Invenções excepcionais se perdem em puro palavrório

Em "Vermelho Amargo", clareza dá lugar a poetização compulsiva e preciosismo

ALCINO LEITE NETO
EDITOR DA PUBLIFOLHA

O escritor mineiro Bartolomeu Campos de Queirós, nascido em 1944, é autor de 43 livros, a maior parte destinada ao público infantil ou juvenil. Foi várias vezes premiado, inclusive pelo Jabuti (2008) e pela Academia Brasileira de Letras (2004).
Queirós é também um dedicado militante da difusão da leitura e da literatura no país. Atuou no projeto ProLer e idealizou o Movimento por um Brasil Literário.
Sua obra inclui ainda livros didáticos, de poesia e novelas para adultos, como "Vermelho Amargo", lançado agora pela Cosac Naify.

### EXERCÍCIOS
(a) Responda, com base na resenha sobre "Vermelho Amargo":
(i) Em que ano nasceu Bartolomeu Campos de Queirós?
(ii) Em qual projeto de difusão da leitura ele atuou?
(iii) Por qual editora "Vermelho Amargo" está sendo lançado?
(b) Por favor, dê sequência à resenha sobre "Vermelho Amargo" a partir do ponto em que ela termina.

### LINHAS DE DADOS
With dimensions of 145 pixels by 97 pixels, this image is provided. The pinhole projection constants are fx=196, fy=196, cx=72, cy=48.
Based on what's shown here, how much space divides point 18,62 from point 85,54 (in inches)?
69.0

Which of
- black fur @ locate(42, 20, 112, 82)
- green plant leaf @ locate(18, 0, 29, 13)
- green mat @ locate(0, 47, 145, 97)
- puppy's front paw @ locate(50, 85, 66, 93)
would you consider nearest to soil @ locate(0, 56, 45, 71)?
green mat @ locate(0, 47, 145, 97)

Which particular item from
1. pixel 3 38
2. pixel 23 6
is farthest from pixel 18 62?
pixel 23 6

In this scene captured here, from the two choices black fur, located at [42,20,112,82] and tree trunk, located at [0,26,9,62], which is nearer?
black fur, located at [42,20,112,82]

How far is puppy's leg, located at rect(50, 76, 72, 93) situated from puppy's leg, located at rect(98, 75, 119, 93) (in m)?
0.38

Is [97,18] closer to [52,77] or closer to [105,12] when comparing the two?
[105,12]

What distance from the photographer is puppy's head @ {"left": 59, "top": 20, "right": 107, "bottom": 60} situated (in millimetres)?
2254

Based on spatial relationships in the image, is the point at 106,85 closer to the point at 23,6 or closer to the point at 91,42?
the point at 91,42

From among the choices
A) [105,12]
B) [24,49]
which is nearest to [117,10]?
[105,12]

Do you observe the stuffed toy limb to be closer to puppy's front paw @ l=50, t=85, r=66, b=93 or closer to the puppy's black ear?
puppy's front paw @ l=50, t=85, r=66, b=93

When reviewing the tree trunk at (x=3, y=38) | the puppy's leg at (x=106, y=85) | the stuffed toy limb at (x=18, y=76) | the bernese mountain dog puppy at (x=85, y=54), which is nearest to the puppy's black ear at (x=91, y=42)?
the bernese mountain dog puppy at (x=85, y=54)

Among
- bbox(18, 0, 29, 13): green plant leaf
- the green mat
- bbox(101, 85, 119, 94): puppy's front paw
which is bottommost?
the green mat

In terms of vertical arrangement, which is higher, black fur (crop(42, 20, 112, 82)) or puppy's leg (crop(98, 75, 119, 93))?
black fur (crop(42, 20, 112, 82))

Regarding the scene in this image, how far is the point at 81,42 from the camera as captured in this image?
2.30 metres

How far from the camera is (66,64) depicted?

### RESPOSTAS
(a)
(i) Em 1944.
(ii) No projeto ProLer.
(iii) Pela Cosac Naify.

(b)
Feito a partir de elementos autobiográficos, segundo o próprio autor, "Vermelho Amargo" fala da angústia de um garoto depois da morte da mãe, da convivência infeliz com a madrasta e do sucessivo afastamento dos irmãos da casa paterna.
O enredo é trivial, sem surpresas nem sobressaltos.
Não importa. Grandes livros já foram feitos com menos que isso. A intriga conta pouco na obra, construída na primeira pessoa, na voz melancólica, delicada e imaginativa do narrador-menino.
A imagem de um tomate sendo cortado para a refeição -pela mãe e pela madrasta- é o "leitmotiv" do livro.
O pequeno ato doméstico funciona como metáfora das relações familiares, configura as delícias e os sofrimentos do protagonista e até as suas alucinações: como a de se transformar num tomate ou ser "degolado" como ele.
Os paralelos dramáticos entre a comida, o ritual da refeição, o amadurecimento do menino e a dissolução da família são o que "Amargo Vermelho" tem de mais interessante e singular.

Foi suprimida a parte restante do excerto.